About the Author: Caleb Pirtle III
Caleb Pirtle III is one of the country's most prolific writers about history and travel. He is the author of 55 books, including the award-winner XIT: The American Cowboy, Spirit of America, The Unending Season, Echoes from Forgotten Streets, and The Grandest Day.
Through the years, Pirtle has distinguished himself with focusing on the human side of travel. He has long believed, "What happens is never as important as the people who make it happen."
Pirtle has spent the past several decades writing about the South and the Southwest. He understands the people of those regions and their love for the land and its time-honored traditions.
Pirtle was an award winning feature writer for The Fort Worth Star-Telegram; served as the travel editor of Southern Living Magazine for a decade; the editorial director for a Dallas publishing house for almost 25 years; and the screenwriter for the CBS mini-series, Gambler 5: Playing for Keeps, and the made-for-television movie, The Texas Rangers. He has sold his screenplay, Wildcat: The Story of Sarah Delaney and the Doodlebug Man, to CBS, and has optioned his screenplay, Bum's Luck.
Pirtle is a journalism graduate from The University of Texas in Austin and has won the National William Randolph Hearst Award for feature writing, the Discover America Award three times for his travel articles at Southern Living, and numerous Associated Press and Headliner's Awards for his work at The Star-Telegram.
Pirtle currently lives in Texas with his wife Linda, former English teacher and school administrator, who is currently editor and art director for Venture Galleries.
It may have been the greatest injustice of all.
A nation was uprooted.
A nation was ripped apart from its ancestral lands with its peoples' feet pointed west. So many died along the way.
The Five Civilized Tribes -- the Choctaw, Chickasaw, Creek, Cherokee, and Seminole -- rose to power on the land of their fathers, atop great smoky mountains, deep within vast timbered forests, lost among the mangroves, palmettos, and rivers of grass.
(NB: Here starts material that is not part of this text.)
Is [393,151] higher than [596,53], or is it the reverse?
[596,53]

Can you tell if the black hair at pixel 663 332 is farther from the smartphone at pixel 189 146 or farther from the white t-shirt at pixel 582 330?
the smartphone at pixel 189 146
They were strong and proud -- hunters who had become farmers. Many fine plantations were firmly planted on the land they called home, and slaves picked their cotton in the fields. They had achieved self-government and prospered.
But civilization rolled selfishly into their nation.
Treaties were passed, signed, and ignored.
Promises were made and broken, sometimes just forgotten.
The removal of the tribes from their homeland in the Southeast to Indian Territory takes on a new dimension as author Caleb Pirtle relates to a culture that existed before the Europeans set foot on American soil.
The people suffered greatly from this exodus -- driven like cattle herds across frozen ground and icy rivers, families separated, children and the old ones dying -- as they struggled down a path that would forever be known as "The Trail Where They Cried."
They were victimized by America's "Indian Policy."
It was a grave mistake.
Trail of Broken Promises was written for the casual historian searching for an emotional overview of a dark era in America's past. Developed for the traveler, the book contains numerous photographs depicting the heritage and culture of the Five Civilized Tribes, as well as historical traces -- homes, council houses, prisons, and forts -- of their early days in Oklahoma.